Interstitial tissue pressure measurements (ITPM) are reliable, objective observations that can be repeated during a period of observation. Do the following to measure the ITPM:
  • Assemble an “arterial line set up” and monitor.
  • Prepare the skin for puncture using Betadine solution.
  • Flush and zero the system.
  • Insert the 18-gauge catheter into the compartment (Fig. 1).
  • Read the pressure from the monitor.
  • Squeeze the compartment gently and observe the monitor for an increase in interstitial tissue pressure.
  • Remove the catheter and apply a Bandaid dressing.
FIG. 1. Interstitial tissue pressure measurement set up.

To measure forearm compartments:
  • Volar forearm
  • Dorsal forearm
  • Mobile wad
To measure hand compartments:
  • Thenar muscles
  • Hypothenar muscles
  • Interossei muscles
    • Between index and long metacarpals
    • Between long ring and little metacarpals
  • Carpal canal pressure
The patient probably has an acute compartment syndrome if the ITPM is within 20 mm Hg of the diastolic blood pressure. If necessary, the ITPM should be measured every 2 to 3 hours to determine whether significant changes are occurring. Patients who are obtunded are excellent candidates for use of ITPM. Currently, no other imaging methods are widely used to make the diagnosis of compartment syndrome.
The treatment for acute and established compartment syndrome is an emergency fasciotomy. Compartment syndrome is a major problem requiring urgent treatment. A fasciotomy is done in the operating room to decompress the forearm and hand. Specific incisions allow access to all of the compartments of the hand (Fig. 2). At the time of operation, the fascia is divided and the compartment

muscle is inspected for evidence of necrosis. Devitalized tissue is resected and the wounds are left open. Serial débridements are done every 48 hours until the wound is stable. Closure is done using a delayed primary method of skin closure or split thickness skin grafting.

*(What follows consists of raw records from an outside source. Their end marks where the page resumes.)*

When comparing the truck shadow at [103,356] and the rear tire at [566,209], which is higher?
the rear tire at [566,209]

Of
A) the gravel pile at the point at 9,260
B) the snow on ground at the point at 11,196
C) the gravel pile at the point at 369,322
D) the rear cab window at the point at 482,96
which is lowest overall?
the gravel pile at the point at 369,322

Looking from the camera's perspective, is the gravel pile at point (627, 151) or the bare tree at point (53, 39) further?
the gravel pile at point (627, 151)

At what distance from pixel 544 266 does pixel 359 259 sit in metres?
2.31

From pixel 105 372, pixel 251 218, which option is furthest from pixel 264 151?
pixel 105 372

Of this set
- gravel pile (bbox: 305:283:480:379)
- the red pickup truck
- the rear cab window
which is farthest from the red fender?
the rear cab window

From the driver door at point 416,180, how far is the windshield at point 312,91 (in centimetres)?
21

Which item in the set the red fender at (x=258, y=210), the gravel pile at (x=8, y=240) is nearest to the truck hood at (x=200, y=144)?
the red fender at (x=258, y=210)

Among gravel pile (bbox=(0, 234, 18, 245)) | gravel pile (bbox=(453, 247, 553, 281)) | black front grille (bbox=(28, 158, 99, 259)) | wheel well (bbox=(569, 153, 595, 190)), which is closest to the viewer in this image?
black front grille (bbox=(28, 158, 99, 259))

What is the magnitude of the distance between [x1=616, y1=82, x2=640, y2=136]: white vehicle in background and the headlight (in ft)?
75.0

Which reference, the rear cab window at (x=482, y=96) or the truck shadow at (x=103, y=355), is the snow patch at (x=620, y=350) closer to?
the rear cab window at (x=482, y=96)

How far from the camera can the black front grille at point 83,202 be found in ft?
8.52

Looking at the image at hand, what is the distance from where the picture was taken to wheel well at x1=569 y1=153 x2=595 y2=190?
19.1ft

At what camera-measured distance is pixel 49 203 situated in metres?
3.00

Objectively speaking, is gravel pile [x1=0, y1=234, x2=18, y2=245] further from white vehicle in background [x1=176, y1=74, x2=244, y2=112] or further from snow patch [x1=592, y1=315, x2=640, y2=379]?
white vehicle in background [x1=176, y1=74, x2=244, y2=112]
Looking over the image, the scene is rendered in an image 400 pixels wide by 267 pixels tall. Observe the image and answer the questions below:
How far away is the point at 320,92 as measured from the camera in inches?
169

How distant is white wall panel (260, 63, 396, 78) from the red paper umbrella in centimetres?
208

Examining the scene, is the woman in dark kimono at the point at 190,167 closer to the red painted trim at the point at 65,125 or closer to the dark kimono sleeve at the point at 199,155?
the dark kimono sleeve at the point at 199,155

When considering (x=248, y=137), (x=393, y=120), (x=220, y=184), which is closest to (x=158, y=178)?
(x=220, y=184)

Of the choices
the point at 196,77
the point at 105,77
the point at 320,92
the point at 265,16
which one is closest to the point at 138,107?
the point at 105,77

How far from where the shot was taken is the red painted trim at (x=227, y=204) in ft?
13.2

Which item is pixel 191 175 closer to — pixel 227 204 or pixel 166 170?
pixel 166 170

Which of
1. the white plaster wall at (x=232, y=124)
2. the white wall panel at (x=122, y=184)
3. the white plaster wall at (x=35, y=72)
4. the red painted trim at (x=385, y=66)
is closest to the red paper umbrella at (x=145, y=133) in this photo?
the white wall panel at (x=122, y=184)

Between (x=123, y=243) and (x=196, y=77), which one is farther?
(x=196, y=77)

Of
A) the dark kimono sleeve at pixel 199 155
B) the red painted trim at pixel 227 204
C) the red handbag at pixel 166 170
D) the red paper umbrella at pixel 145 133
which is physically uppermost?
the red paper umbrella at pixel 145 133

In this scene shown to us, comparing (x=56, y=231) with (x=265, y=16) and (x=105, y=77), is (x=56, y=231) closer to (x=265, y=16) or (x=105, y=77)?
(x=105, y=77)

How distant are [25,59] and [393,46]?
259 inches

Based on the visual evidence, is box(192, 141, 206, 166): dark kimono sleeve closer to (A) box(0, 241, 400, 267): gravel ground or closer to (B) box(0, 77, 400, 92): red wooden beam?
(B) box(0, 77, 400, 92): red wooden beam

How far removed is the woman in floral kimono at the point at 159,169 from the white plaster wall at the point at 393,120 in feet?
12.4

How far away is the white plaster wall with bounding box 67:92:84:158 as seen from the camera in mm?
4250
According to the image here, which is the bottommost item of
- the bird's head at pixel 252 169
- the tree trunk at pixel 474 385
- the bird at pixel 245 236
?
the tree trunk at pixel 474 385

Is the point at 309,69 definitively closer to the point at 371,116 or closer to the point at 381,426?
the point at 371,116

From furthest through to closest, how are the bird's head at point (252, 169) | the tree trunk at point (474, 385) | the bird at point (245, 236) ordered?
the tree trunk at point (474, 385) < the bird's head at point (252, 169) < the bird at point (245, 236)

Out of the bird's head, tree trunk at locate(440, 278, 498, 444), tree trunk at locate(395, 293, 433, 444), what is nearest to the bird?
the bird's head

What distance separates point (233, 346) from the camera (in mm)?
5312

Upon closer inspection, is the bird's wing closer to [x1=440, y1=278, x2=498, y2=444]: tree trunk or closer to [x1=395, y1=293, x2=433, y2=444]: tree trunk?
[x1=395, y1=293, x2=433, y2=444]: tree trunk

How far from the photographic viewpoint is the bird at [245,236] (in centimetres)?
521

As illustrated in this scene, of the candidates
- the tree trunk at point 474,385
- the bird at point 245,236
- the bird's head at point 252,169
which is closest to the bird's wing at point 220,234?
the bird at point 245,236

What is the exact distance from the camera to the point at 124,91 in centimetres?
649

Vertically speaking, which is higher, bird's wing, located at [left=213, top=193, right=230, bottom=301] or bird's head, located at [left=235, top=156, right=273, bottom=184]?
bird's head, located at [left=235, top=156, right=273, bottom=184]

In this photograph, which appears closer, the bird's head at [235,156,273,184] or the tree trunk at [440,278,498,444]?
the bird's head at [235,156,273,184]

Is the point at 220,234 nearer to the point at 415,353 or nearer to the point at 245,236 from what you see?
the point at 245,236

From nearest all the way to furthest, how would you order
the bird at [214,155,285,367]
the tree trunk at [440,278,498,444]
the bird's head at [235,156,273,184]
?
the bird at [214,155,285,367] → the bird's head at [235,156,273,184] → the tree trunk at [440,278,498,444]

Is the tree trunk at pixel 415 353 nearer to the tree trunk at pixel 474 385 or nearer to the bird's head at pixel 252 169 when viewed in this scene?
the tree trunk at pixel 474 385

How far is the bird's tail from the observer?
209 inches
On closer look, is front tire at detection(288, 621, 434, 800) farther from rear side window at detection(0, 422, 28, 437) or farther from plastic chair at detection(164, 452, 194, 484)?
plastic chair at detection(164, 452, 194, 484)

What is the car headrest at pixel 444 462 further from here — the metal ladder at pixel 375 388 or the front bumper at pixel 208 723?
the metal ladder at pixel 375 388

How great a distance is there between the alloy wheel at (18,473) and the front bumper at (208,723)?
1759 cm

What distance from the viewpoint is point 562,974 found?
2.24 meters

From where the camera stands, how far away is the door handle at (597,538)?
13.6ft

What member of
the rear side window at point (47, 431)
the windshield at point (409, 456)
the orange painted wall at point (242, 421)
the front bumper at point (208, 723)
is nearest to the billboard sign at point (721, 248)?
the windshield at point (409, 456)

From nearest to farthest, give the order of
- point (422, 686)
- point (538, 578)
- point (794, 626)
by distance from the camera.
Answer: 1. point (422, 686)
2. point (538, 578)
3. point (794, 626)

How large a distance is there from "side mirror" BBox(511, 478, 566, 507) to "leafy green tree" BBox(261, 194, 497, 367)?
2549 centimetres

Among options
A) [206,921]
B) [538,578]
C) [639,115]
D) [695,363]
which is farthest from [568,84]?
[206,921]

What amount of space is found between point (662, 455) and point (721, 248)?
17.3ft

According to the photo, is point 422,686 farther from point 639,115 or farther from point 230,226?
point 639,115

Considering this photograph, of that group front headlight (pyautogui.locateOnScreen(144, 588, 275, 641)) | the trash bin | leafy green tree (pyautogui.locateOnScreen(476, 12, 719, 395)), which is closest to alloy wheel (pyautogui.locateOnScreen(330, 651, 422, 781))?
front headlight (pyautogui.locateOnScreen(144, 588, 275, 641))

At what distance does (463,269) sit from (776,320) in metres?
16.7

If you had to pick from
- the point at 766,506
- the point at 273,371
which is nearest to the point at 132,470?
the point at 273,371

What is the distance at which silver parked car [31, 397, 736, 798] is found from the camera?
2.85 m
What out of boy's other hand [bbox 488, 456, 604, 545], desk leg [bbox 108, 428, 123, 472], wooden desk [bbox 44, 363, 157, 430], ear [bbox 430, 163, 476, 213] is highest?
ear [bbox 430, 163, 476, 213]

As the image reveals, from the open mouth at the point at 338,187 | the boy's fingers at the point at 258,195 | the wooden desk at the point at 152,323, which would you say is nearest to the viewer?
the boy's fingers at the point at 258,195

FIG. 2. Cross section showing the ten compartments of the hand.
If the patient is medically anticoagulated or has a significant coagulation disorder, the coagulation properties should be corrected before undertaking fasciotomy whenever possible.
Early range of motion exercises should be begun as soon as possible to limit the formation of postoperative stiffness.
Key Points
  • A compartment syndrome can occur wherever muscles are enclosed in fascial envelopes.
  • A high index of suspicion should be maintained for this condition when patients present with severe swelling.
  • This diagnosis should be made using clinical examination.
  • Measurement of the interstitial tissue pressure can obtain objective information.
  • Patients with ongoing swelling and those who cannot communicate need serial ITPM to determine the need for fasciotomy.
  • The outcome from early treatment is superior to the outcome from delayed treatment.
Selected References
Whitesides TE, Haney TC, Harada H, Holmes HC, Morimoto K. A simple method for tissue pressure determination. Arch Surg 1975;110:1311–1313.1
1This article provides step-by-step instruction for the measurement of ITP.